Local filmmaker Abdul Zainidi returns to the big screen with his latest movie debut that features an entire cast speaking in the Tutong dialect, dubbed the ‘Janda Sumo Ulot’ (Translated: ‘Worm and The Widow’).

The filmmaker won a pitching competition for the Southeast Asian projects at the Busan Asian Film School which earned him a grant worth USD2,000 to kick start the Worm and the Widow project.

The film also represents Abdul’s desire to raise the profile of the Tutong culture and its language, having been his home-district. 

Inspired by folklore and fairytales from the Tutong district, the movie tells the story about two outcasts, a differently able individual and a widow who would lean on each other to overcome social prejudices and pressures.

The character Ulot, according to Abdul, is a hearing-impaired man in his 20s who makes a living out of selling worms in the market. 

In the movie, Ulot is portrayed as the village fool. People would come to him with their problems or woes but is never taken seriously, so in the end, the man just takes it all in. 

“To relieve himself of his everyday problems, Ulot would enter the ground and stay there like the worms he digs up and would come back out again,” he explained.

The widow, nicknamed “the witch of the village” however is believed to have killed her husband and has been living reclusively alone in the middle of the jungle.

The filmmaker said that the storyline of the “Worm and the Widow” is drawn from tales his grandmother told him growing up.  

From supernatural entities to tales of missing people, these folktales were interwoven into his childhood memories, which would later serve as inspiration for most of his movies.

The filmmaker has always been drawn to the complexities of the human experience, a theme that he continues to explore through his films and writings.

The Brunei-raised director wrote the screenplay based on his interest in Gothic literature which heavily features elements such as isolation and how the eerie setting reflects the protagonist’s state of mind.

“Gothic literature such as Emily Bronte’s ‘Wuthering Heights’ and Mary Shelley ‘Frankenstein’ has always been a big influence in my writing and cinematography,” he said.

Filming the ‘Worm and the Widow’ began in January this year and took place mostly in the Tutong district, where he turned his hometown, Kg Layong into a movie set.

“The distinct landscape and endless jungles in Tutong create such an eerie and ominous setting that compliments the Gothic theme of the movie really well,” he said.

“It is like stepping into a different world,” he added.

Surreal cinematography has always been a big passion and signature for the independent filmmaker.
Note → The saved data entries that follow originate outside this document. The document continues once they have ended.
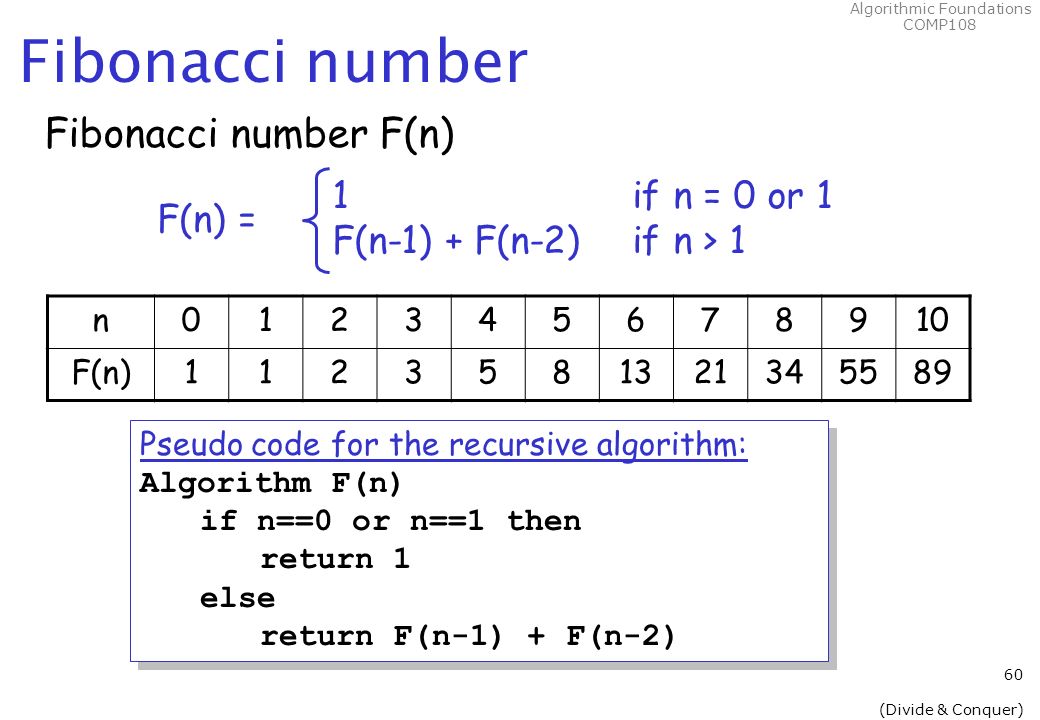 Algorithmic Foundations
COMP108

Fibonacci number

Fibonacci number F(n)

$F(n) = \begin{cases} 1 & \text{if } n = 0 \text{ or } 1 \\ F(n-1) + F(n-2) & \text{if } n > 1 \end{cases}$

| n | 0 | 1 | 2 | 3 | 4 | 5 | 6 | 7 | 8 | 9 | 10 |
|---|---|---|---|---|---|---|---|---|---|---|---|
| F(n) | 1 | 1 | 2 | 3 | 5 | 8 | 13 | 21 | 34 | 55 | 89 |

Pseudo code for the recursive algorithm:
Algorithm F(n)
if n==0 or n==1 then
return 1
else
return F(n-1) + F(n-2)

60

(Divide & Conquer)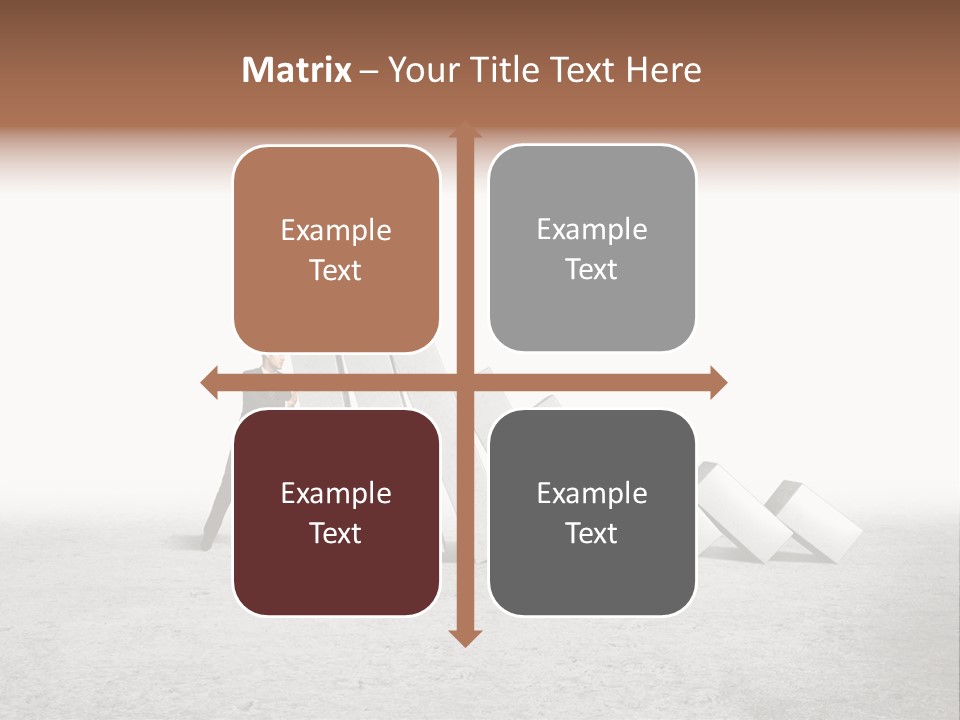 Matrix – Your Title Text Here

Example Text

Example Text

Example Text

Example Text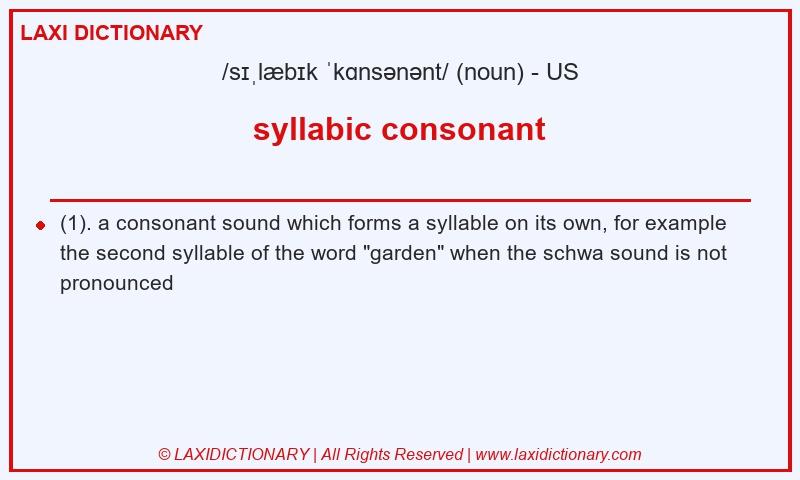 LAXI DICTIONARY

/sɪˌlæbɪk ˈkɑnsənənt/ (noun) - US

syllabic consonant

(1). a consonant sound which forms a syllable on its own, for example the second syllable of the word "garden" when the schwa sound is not pronounced

© LAXIDICTIONARY | All Rights Reserved | www.laxidictionary.com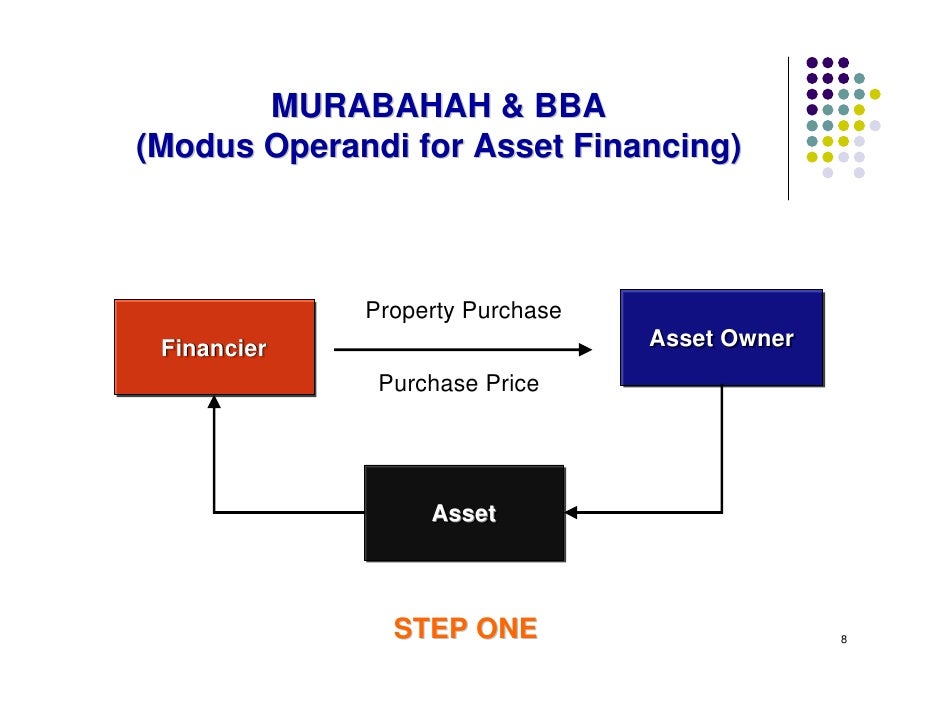 MURABAHAH & BBA
(Modus Operandi for Asset Financing)

Financier

Property Purchase

Purchase Price

Asset Owner

Asset

STEP ONE

8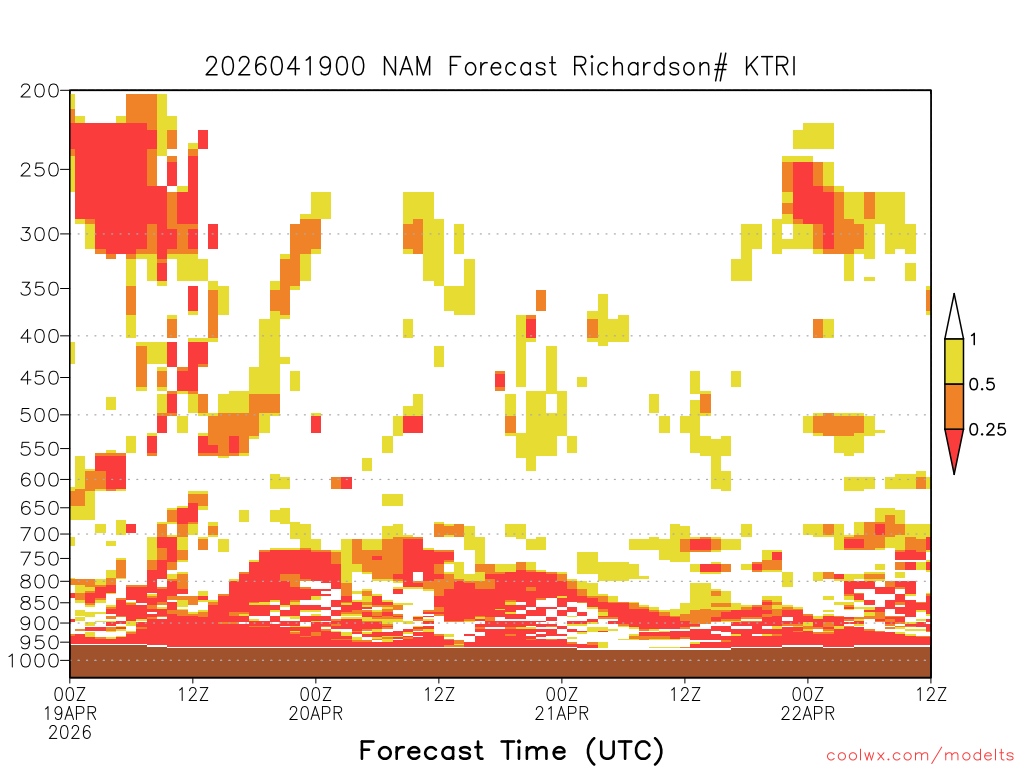 2026041900 NAM Forecast Richardson# KTRI

200
250
300
350
400
450
500
550
600
650
700
750
800
850
900
950
1000

1
0.5
0.25

00Z
19APR
2026
12Z
00Z
20APR
12Z
00Z
21APR
12Z
00Z
22APR
12Z

Forecast Time (UTC)

coolwx.com/modelts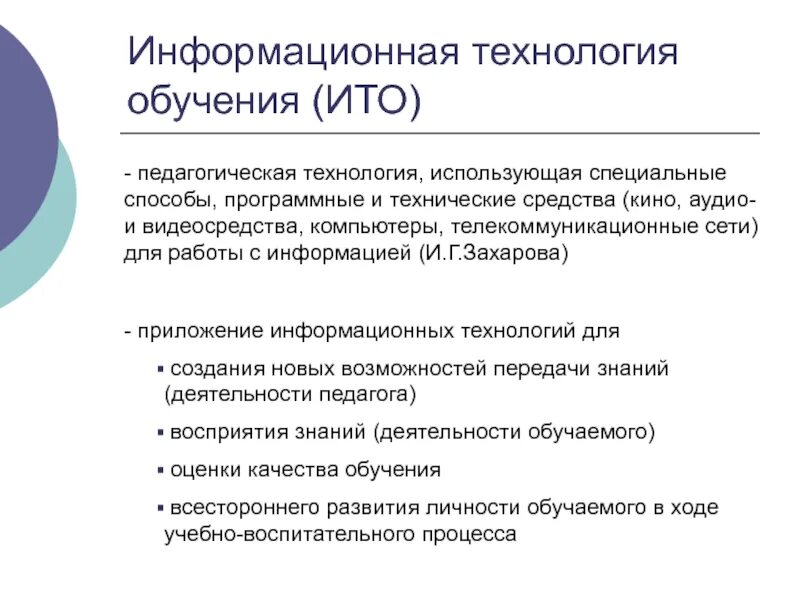 Информационная технология обучения (ИТО)

- педагогическая технология, использующая специальные способы, программные и технические средства (кино, аудио- и видеосредства, компьютеры, телекоммуникационные сети) для работы с информацией (И.Г.Захарова)

- приложение информационных технологий для

▪ создания новых возможностей передачи знаний (деятельности педагога)

▪ восприятия знаний (деятельности обучаемого)

▪ оценки качества обучения

▪ всестороннего развития личности обучаемого в ходе учебно-воспитательного процесса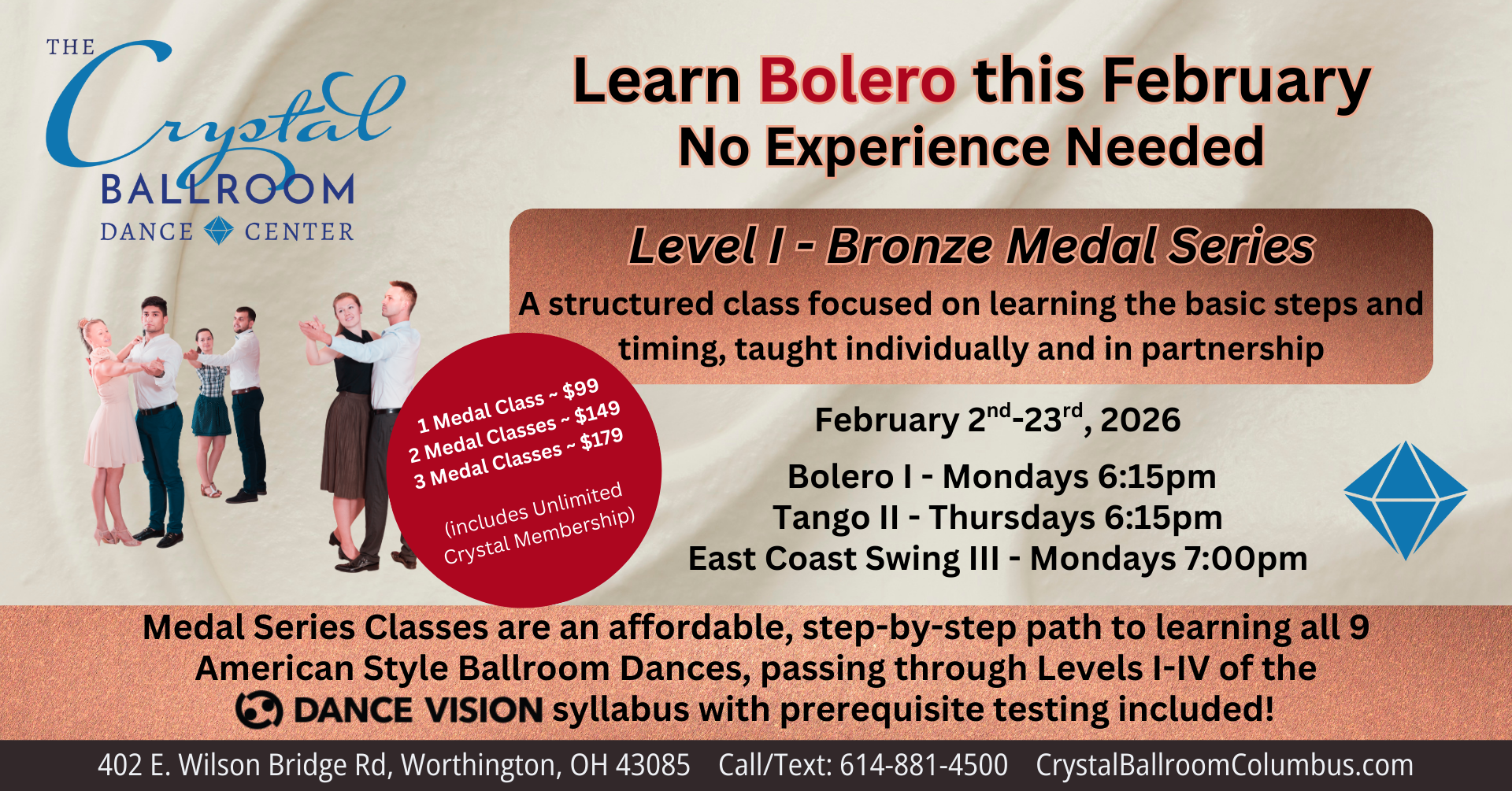 THE Crystal BALLROOM DANCE CENTER

Learn Bolero this February
No Experience Needed

Level I - Bronze Medal Series
A structured class focused on learning the basic steps and timing, taught individually and in partnership

1 Medal Class ~ $99
2 Medal Classes ~ $149
3 Medal Classes ~ $179

(includes Unlimited Crystal Membership)

February 2$^{nd}$-23$^{rd}$, 2026

Bolero I - Mondays 6:15pm
Tango II - Thursdays 6:15pm
East Coast Swing III - Mondays 7:00pm

Medal Series Classes are an affordable, step-by-step path to learning all 9 American Style Ballroom Dances, passing through Levels I-IV of the DANCE VISION syllabus with prerequisite testing included!

402 E. Wilson Bridge Rd, Worthington, OH 43085 Call/Text: 614-881-4500 CrystalBallroomColumbus.com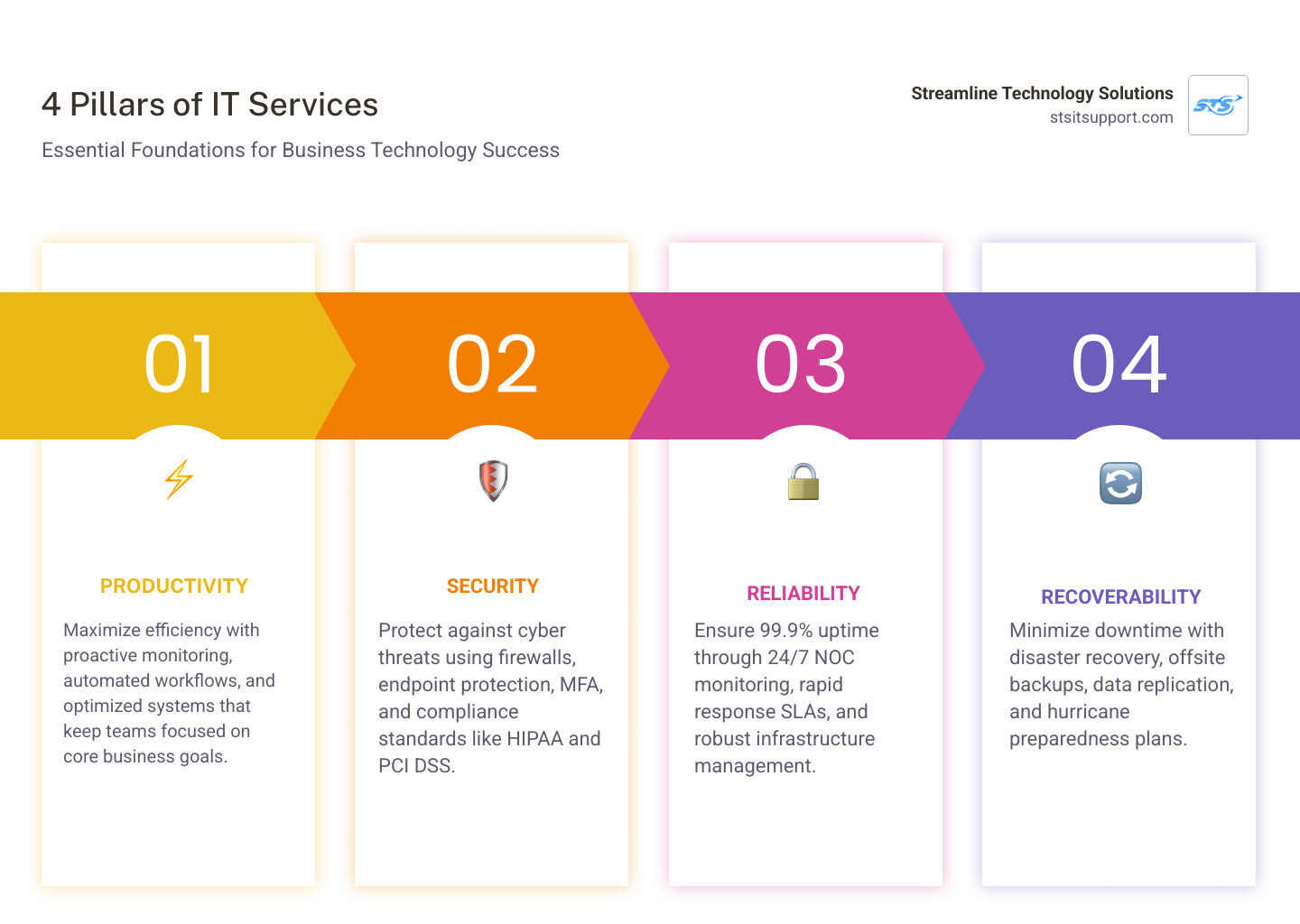 4 Pillars of IT Services

Essential Foundations for Business Technology Success

Streamline Technology Solutions
stsitsupport.com

STS

01

PRODUCTIVITY

Maximize efficiency with proactive monitoring, automated workflows, and optimized systems that keep teams focused on core business goals.

02

SECURITY

Protect against cyber threats using firewalls, endpoint protection, MFA, and compliance standards like HIPAA and PCI DSS.

03

RELIABILITY

Ensure 99.9% uptime through 24/7 NOC monitoring, rapid response SLAs, and robust infrastructure management.

04

RECOVERABILITY

Minimize downtime with disaster recovery, offsite backups, data replication, and hurricane preparedness plans.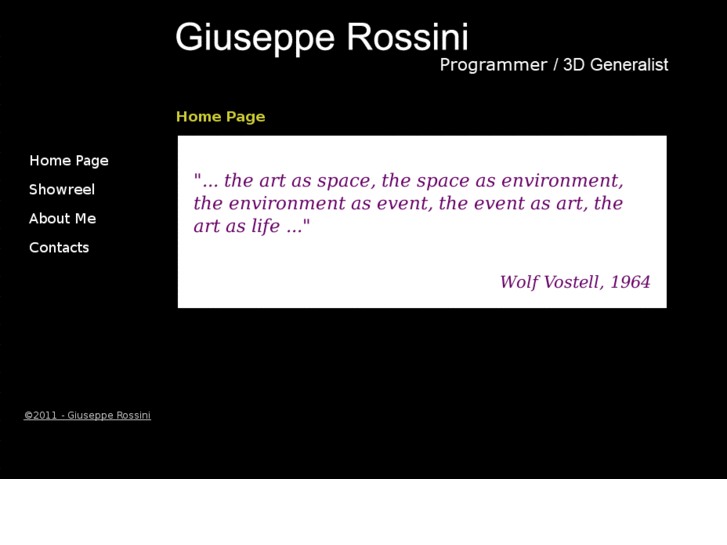 Giuseppe Rossini
Programmer / 3D Generalist

Home Page

Home Page
Showreel
About Me
Contacts

"... the art as space, the space as environment, the environment as event, the event as art, the art as life ..."

Wolf Vostell, 1964

©2011 - Giuseppe Rossini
As evident from the ‘Worm and the Widow’, which departs from the linear narratives of conventional filmmaking and realism.

In creating the cinematography of the movie, Abdul drew inspiration from the avant-garde and dream-like imageries of film directors such as David Lynch and Jean-Pierre Jeunet.

“A story can be told just from the visual image of a small crack on the wall to a pile of stones on the mountains,” he explained, adding that his style has always divided local audiences due to its layers of artistic and poetic messages.

Though he acknowledged that Bruneian audiences prefer quick entertainment, he hopes that with ‘Worm and the Widow” they can come to embrace the art-house style of the movie.

Behind the scenes

The movie highlights first-time actor and actress, Haslan Hassan, who like his character ‘Ulot’ is differently-abled and Norlinah Hj Abdul Hamid who plays the widow.

According to Abdul, he wanted to cast actors with the actual physical representations of the characters to add authenticity and depth to the movie itself, hoping to provide a platform for actors with different abilities, as they are seldom recognized in the industry. 

On working with a new actor and actress, Abdul Zainidi said that it may be the most challenging part of the filmmaking process.

“They had no experience in acting and being on camera before and since some of the cast are persons with different abilities, I also had to learn basic sign language to communicate better,” he shared.

Another challenge came in the limited budget the movie had, the 30-year-old added, however, the close-knit filming and passion of the crew had helped inspire him to continue with film production. 

They managed to complete the movie in about two and a half months.

The Worm and the Widow will premiere on November 7 at The Grandstand Cinema in Seria.

About the filmmaker

From in front of the camera to behind the scenes, Abdul Zainidi has always been interested in filmmaking. 

Being enrolled in a private drama school, Cours Florent in France for three years had enriched Abdul with the ins-and-outs of filmmaking and acting.

The 30-year-old also had a chance to play the role of Prior Walter in the production of ‘Angels in America’, which won him a Lesley Chatterley best actor award.

In 2013, he co-founded Brurealism Pictures a production house that aims to produce homegrown content beyond the conventional genre. 

Equipped with a digital Canon Camera, the independent filmmaker has produced and directed several short films, including the short film ‘Bread Dream’ that was recognised at the Cannes Film Festival short film in 2012; and Vanishing Children which was featured at the Sci-Fi London Festival in 2015.

When asked about the future, Abdul Zainidi said that he plans to continue his film career in full force, with a musical and a horror movie already in the pipeline. 

Ultimately, the filmmaker is hoping to bring his experience to the table to help out his fellow local filmmakers.